The sun does not have a solid surface, rather it is made up of gas. This has the effect of causing its poles and equator to rotate at different speeds, causing distortion in its magnetic fields. The intensity of this distortion eventually leads to the magnetic fields effectively snapping out of shape and causing energy burst leading to sun spots. It is a common feature for the sun spots to come in pairs, one having a northern polarity and the other a southern polarity.

The breaking of the magnetic field releases massive amounts of energy known as a coronal mass ejection or CME. Two forms of energy are released. High energy electromagnetic waves travel at the speed of light reaching the earth in about 8 minutes. Whilst high energy charged particles travel at several thousand miles per hour, reaching the earth in two to three days.

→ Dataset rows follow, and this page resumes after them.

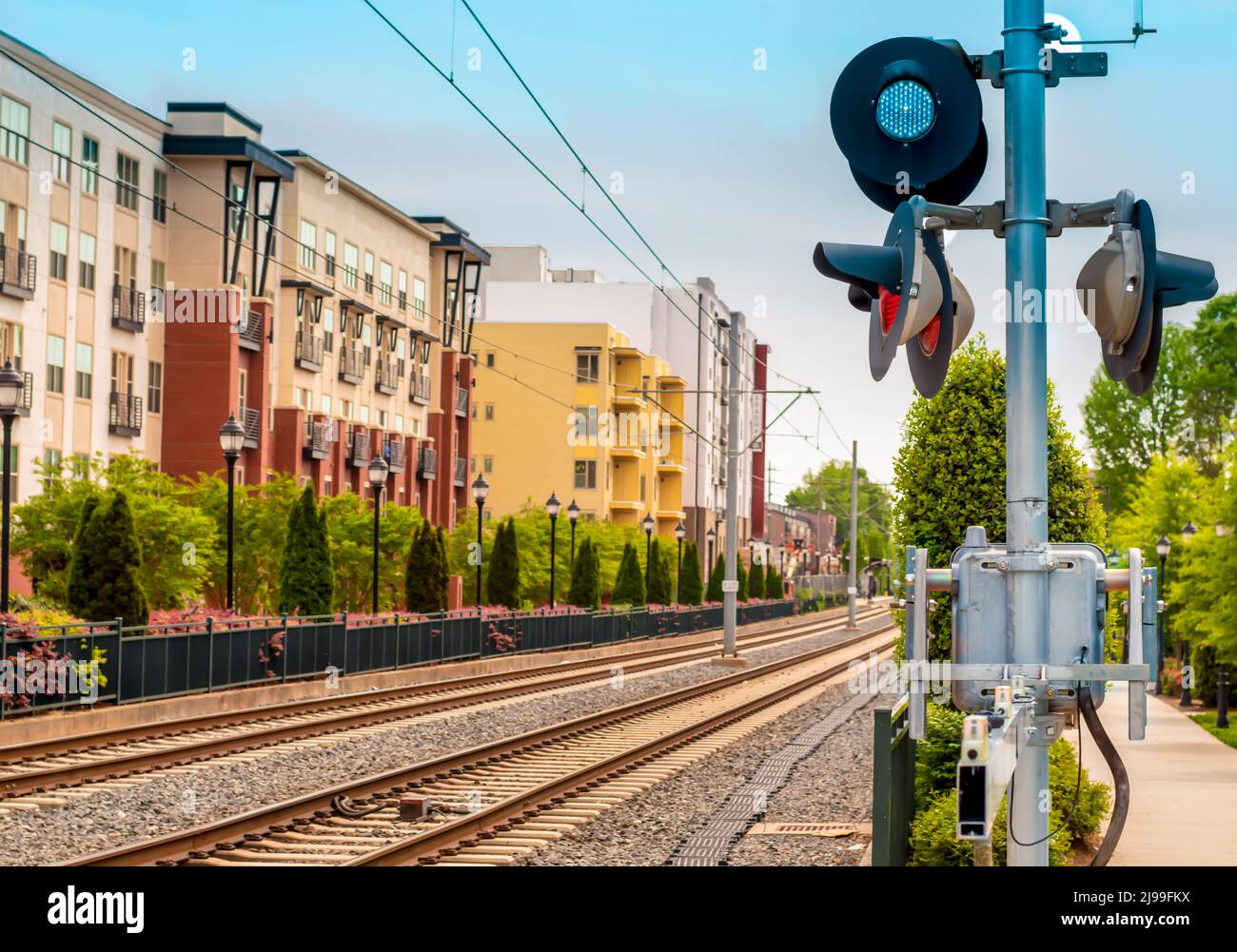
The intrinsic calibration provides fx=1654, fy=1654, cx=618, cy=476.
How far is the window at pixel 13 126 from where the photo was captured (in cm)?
4603

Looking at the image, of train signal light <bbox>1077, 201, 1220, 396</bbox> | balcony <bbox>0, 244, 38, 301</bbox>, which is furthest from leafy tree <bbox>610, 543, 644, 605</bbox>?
train signal light <bbox>1077, 201, 1220, 396</bbox>

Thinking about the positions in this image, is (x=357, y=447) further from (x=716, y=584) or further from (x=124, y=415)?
(x=716, y=584)

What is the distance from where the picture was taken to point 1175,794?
18.1 metres

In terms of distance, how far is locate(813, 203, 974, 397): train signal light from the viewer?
5137mm

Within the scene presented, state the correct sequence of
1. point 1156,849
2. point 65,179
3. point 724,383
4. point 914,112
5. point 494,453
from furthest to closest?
point 724,383 → point 494,453 → point 65,179 → point 1156,849 → point 914,112

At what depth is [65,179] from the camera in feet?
165

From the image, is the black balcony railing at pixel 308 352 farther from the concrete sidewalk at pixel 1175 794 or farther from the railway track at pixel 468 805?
the concrete sidewalk at pixel 1175 794

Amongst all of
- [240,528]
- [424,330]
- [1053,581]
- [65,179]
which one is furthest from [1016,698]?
[424,330]

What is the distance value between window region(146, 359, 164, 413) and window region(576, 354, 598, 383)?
49657 millimetres

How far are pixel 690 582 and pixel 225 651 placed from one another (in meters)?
57.3

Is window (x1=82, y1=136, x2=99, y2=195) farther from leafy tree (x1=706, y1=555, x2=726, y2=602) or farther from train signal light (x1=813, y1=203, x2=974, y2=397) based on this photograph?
train signal light (x1=813, y1=203, x2=974, y2=397)

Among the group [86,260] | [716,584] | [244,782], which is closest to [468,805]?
[244,782]
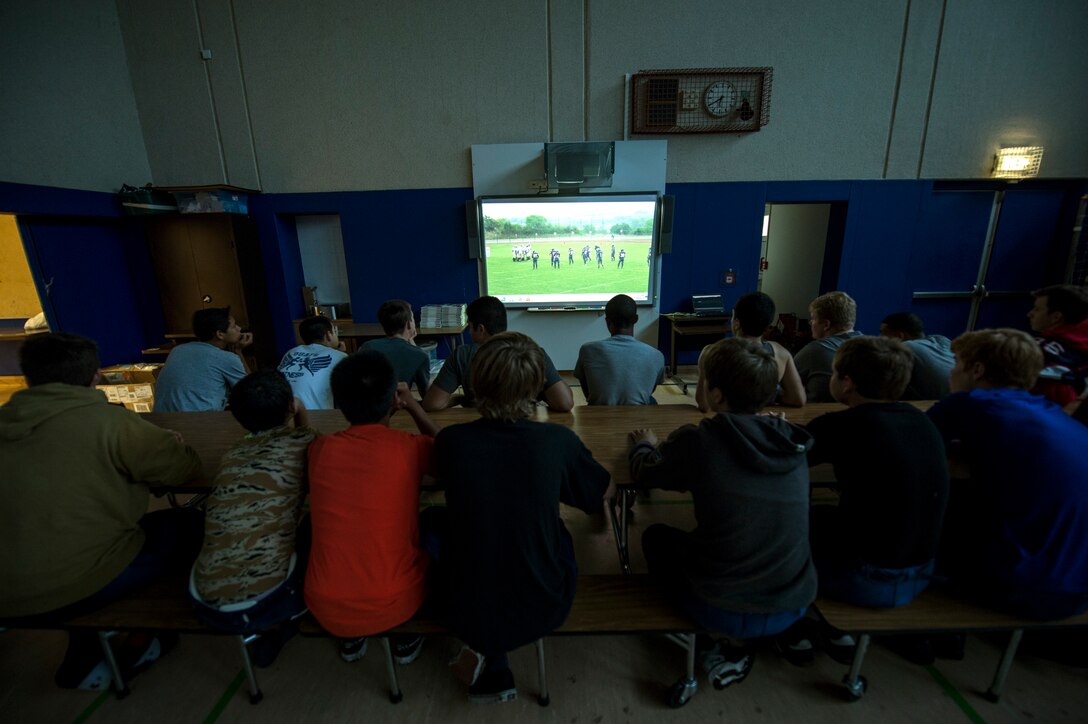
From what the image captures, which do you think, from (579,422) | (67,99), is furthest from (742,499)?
(67,99)

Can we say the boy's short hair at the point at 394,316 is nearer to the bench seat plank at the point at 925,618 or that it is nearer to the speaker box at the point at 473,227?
the bench seat plank at the point at 925,618

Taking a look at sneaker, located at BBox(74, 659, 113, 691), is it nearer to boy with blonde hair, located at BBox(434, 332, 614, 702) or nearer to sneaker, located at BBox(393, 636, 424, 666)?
sneaker, located at BBox(393, 636, 424, 666)

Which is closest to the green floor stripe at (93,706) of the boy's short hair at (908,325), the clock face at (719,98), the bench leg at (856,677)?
the bench leg at (856,677)

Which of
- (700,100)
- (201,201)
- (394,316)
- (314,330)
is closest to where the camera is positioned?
(394,316)

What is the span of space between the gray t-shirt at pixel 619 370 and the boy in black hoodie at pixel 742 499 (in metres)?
0.85

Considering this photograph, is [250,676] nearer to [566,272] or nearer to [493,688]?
[493,688]

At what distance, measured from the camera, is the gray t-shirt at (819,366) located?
2.29 meters

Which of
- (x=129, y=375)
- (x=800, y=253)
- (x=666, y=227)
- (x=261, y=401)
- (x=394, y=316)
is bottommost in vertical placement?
(x=129, y=375)

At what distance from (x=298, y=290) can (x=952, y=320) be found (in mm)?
8101

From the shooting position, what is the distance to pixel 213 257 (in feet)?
15.5

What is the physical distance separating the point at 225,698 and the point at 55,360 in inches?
51.3

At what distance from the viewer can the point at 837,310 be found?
2.32 m

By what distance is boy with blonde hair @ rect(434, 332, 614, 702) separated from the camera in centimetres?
120

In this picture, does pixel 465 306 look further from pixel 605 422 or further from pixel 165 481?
pixel 165 481
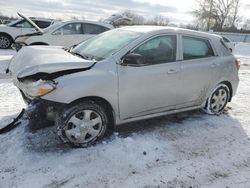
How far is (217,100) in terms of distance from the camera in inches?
222

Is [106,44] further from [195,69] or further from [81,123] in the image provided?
[195,69]

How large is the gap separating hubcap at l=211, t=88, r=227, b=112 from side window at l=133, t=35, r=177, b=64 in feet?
4.52

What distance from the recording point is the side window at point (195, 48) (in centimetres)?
495

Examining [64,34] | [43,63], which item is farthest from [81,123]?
[64,34]

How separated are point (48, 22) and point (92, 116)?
11917 mm

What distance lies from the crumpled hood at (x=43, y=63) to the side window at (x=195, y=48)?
5.78 ft

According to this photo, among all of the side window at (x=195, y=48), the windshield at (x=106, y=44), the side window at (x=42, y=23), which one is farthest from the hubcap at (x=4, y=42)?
the side window at (x=195, y=48)

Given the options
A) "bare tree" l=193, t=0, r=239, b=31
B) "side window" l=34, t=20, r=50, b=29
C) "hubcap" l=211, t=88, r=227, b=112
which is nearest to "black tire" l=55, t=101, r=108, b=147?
"hubcap" l=211, t=88, r=227, b=112

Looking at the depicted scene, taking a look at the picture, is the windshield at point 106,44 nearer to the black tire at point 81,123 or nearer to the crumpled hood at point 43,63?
the crumpled hood at point 43,63

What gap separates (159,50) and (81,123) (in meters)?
1.71

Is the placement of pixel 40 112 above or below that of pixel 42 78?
below

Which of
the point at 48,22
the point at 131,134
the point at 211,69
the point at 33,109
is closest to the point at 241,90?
the point at 211,69

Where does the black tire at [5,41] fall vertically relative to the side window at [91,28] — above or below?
below

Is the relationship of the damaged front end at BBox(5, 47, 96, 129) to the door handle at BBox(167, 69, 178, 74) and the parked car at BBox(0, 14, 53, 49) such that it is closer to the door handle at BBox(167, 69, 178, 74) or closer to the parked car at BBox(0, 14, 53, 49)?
the door handle at BBox(167, 69, 178, 74)
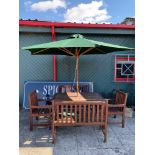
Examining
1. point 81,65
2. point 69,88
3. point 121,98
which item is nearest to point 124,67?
point 81,65

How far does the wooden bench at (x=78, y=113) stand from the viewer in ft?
12.2

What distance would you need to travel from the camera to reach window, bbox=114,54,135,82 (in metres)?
6.57

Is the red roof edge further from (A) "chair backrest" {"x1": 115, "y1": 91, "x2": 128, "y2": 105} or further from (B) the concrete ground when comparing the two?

These charged solar winds present a particular danger to astronauts in space. Lethal doses of ultraviolet radiation and X-rays equivalent to thousands of medical X-rays reach the astronauts in a matter of minutes. A couple of days later they are bathed in high energy charged particles from the solar winds. It has not yet been confirmed if this will result in people turning invisible, becoming very stretchy, having an ability to start fires, or some other thing.

It is not practical to carry lead shielding due to its weight, so sitting out the solar storm in the centre of the space craft, behind a wall of water is currently as safe as can be accomplished. A three year mission to Mars increases these dangers several times over.

Our superSID monitor doesn’t just detect changes in the sun affecting our mobile phones and internet signals, but can quite literally save lives.